Widely regarded as a jewel among NYC charter schools and known particularly for a focus on progressive education, Harlem Village Academies was founded by Deborah Kenny in 2003. Today, the HVA network consists of two elementary schools, two middle schools, a high school, a college support program, and a new teacher preparation program, the Progressive Education Institute.

Nathan Smith, a veteran HVA faculty member, said that “the original concept of a charter school was that in exchange for accountability, charters are given freedom from bureaucracy. That freedom was intended to allow charter schools to innovate. Deborah has placed HVA at the forefront of innovation by pushing the national charter movement to take that mandate seriously and move beyond the ‘pedagogy of poverty’—beyond the basics of behavior and rote learning for children in underserved communities like ours.”

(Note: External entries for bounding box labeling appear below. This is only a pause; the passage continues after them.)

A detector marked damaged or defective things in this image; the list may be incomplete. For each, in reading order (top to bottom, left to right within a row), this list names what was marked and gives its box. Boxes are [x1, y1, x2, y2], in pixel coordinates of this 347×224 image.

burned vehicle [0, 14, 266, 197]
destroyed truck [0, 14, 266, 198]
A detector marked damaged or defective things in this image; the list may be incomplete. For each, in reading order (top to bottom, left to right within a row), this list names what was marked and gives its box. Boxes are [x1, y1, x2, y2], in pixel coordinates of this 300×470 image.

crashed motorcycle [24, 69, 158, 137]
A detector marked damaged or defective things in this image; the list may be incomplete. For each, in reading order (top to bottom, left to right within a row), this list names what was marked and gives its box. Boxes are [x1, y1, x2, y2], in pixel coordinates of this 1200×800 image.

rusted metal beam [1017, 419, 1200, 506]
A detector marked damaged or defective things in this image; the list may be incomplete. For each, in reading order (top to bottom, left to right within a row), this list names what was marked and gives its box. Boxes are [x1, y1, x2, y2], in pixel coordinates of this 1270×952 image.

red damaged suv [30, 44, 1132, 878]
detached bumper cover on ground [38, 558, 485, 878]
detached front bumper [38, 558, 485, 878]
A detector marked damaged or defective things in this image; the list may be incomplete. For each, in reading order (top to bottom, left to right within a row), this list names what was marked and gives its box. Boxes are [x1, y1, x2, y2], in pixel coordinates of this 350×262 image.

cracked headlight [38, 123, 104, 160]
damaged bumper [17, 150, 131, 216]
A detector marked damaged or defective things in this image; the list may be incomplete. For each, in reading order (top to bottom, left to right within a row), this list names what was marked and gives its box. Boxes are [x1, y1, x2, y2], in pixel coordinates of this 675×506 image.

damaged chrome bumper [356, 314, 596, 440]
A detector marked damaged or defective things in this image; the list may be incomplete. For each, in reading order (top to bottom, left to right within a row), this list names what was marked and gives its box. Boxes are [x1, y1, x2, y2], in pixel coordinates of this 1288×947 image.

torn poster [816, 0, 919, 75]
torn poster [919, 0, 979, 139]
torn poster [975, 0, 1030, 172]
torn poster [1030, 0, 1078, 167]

At the height of the evening, HVA alumni Rosalee Washington (’11) and Sheck Mulbah (’16) were honored as HVA Rising Stars. Washington, a member of HVA’s first graduating class, just earned a dual Masters of Public Health and Social Work from the University of Michigan. She remembered that “HVA was intimidating at first—long hours, lots of homework, and really high expectations for behavior. But along with those high expectations, there was care and love.”

Her words were echoed by Mulbah, her fellow honoree, who spoke about how “Harlem Village Academies lit a fire under me” and emphasized HVA’s strong culture of independent reading: “HVA gave me a school culture where everyone loved reading. Teachers talked about books, they had kids recommend books to each other, and the teachers were always going out of their way to give us books we would enjoy. They turned me into an voracious reader.”

Mulbah, whose family fled the civil war in Liberia, recently earned a Gates Scholarship to study political science at Stanford University. He reflected, “I think back to myself as that scared four-year-old boy arriving in America and I just feel so grateful for all of the opportunities I received.” HVA, he said, made students want “to be leaders and to change the world.”